Similarities Among Networks of Exchange
Several major trading networks connected people in Africa, Europe, and Asia in the years between c. 1200 and c. 1450:
• the Silk Roads through the Gobi Desert and mountain passes in China and Central Asia to Southwest Asia and Europe, on which merchants tended to specialize in luxury goods
• the monsoon-dependent trade routes in the Indian Ocean linking East Asia with Southeast Asia, South Asia, and Southwest Asia, on which merchants exchanged goods too heavy to transport by land
• the trans-Saharan trade routes from North Africa and the Mediterranean Basin across the desert to West and East Africa, on which merchants traded salt from North Africa with gold from the kingdoms south of the desert While each exchange network had its unique characteristics, all were similar in their origins, purpose, and effects.
Origins Interregional trade began well before the common era as agrarian cultures consolidated into stable settlements. The trade that flourished between c. 1200 and c. 1450 built on the routes these early traders—and conquerors— first traced. As kingdoms and empires expanded, so did the trade routes they controlled and traveled.
The Postclassical trading networks also needed the stability of established states to grow and expand. Stable kingdoms, caliphates, city-states, or empires assured merchants that the routes and the merchants themselves would be protected—which is why the wealthy merchants in Calicut could walk away from their cargoes knowing they would not be stolen. Stable polities also supported the technological upgrades that made trade more profitable— nautical equipment such as the magnetic compass and lateen sail, high-yielding strains of crops, and saddles to allow for the carriage of heavy loads of goods.
Purpose The trading networks shared an overall economic purpose: to exchange what people were able to grow or produce for what they wanted, needed, or could use to trade for other items. In other words, their purpose was primarily economic. However, as you have read, people exchanged much more than just products. Diplomats and missionaries also traveled the trade routes, negotiating alliances and proselytizing for converts.
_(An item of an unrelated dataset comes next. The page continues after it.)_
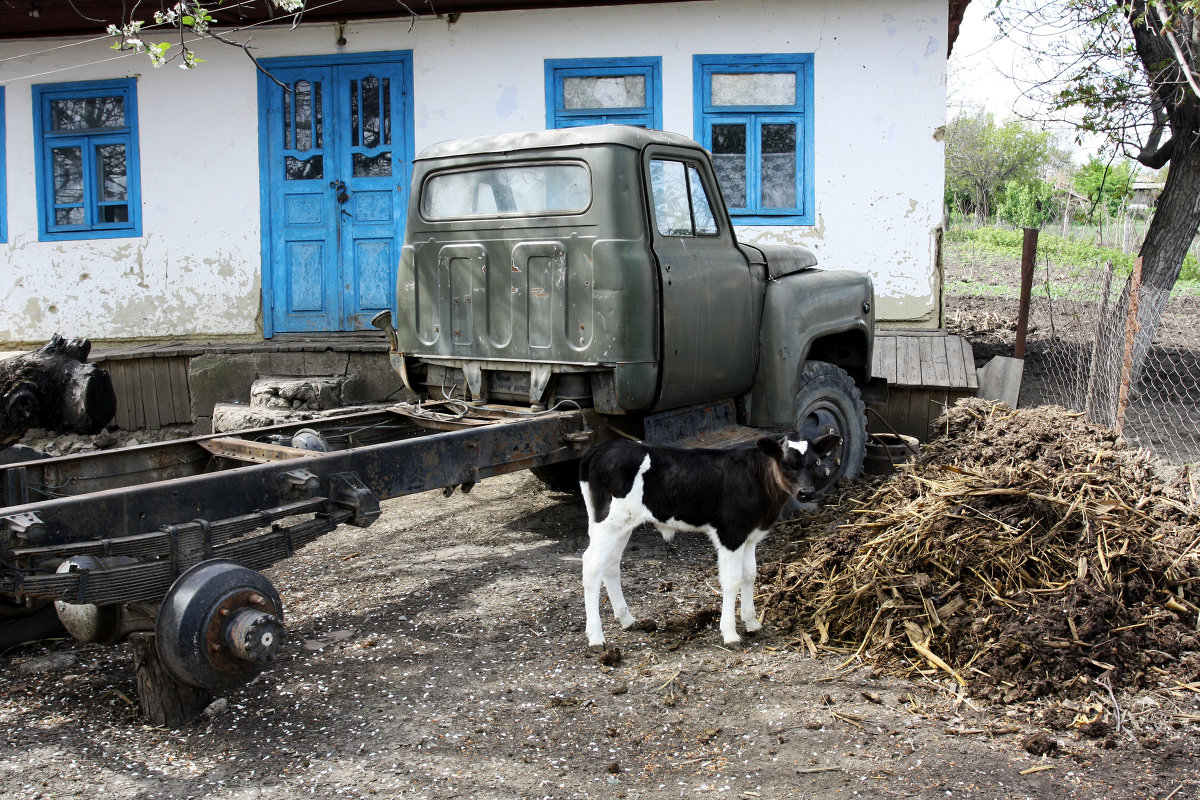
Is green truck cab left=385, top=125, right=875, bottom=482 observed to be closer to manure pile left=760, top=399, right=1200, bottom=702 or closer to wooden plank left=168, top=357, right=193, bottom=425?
manure pile left=760, top=399, right=1200, bottom=702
Together, merchants, diplomats, and missionaries exchanged ways of life as well as economic goods.
Effects All the exchange networks also experienced similar effects. Because of the very nature of a network—which can be described as a fabric of cords crossing at regular distances, knotted for strength at the crossings— the trade routes all gave rise to trading cities, the “knots” that held the network together.


The growth of trading cities gave rise to another effect of the trade networks: centralization. Malacca, for example, grew wealthy from the fees levied on ships and cargoes passing through the Strait of Malacca. To prevent piracy, Malacca used its wealth in part to develop a strong navy—an endeavor that required centralized planning. Trading cities along each of the trade routes underwent similar developments, using their wealth to keep the routes and the cities safe.
Another aspect of trade in the cities that encouraged centralization was the desire for a standardized currency. Widely accepted currencies sped up transactions and enabled merchants to measure the value of products.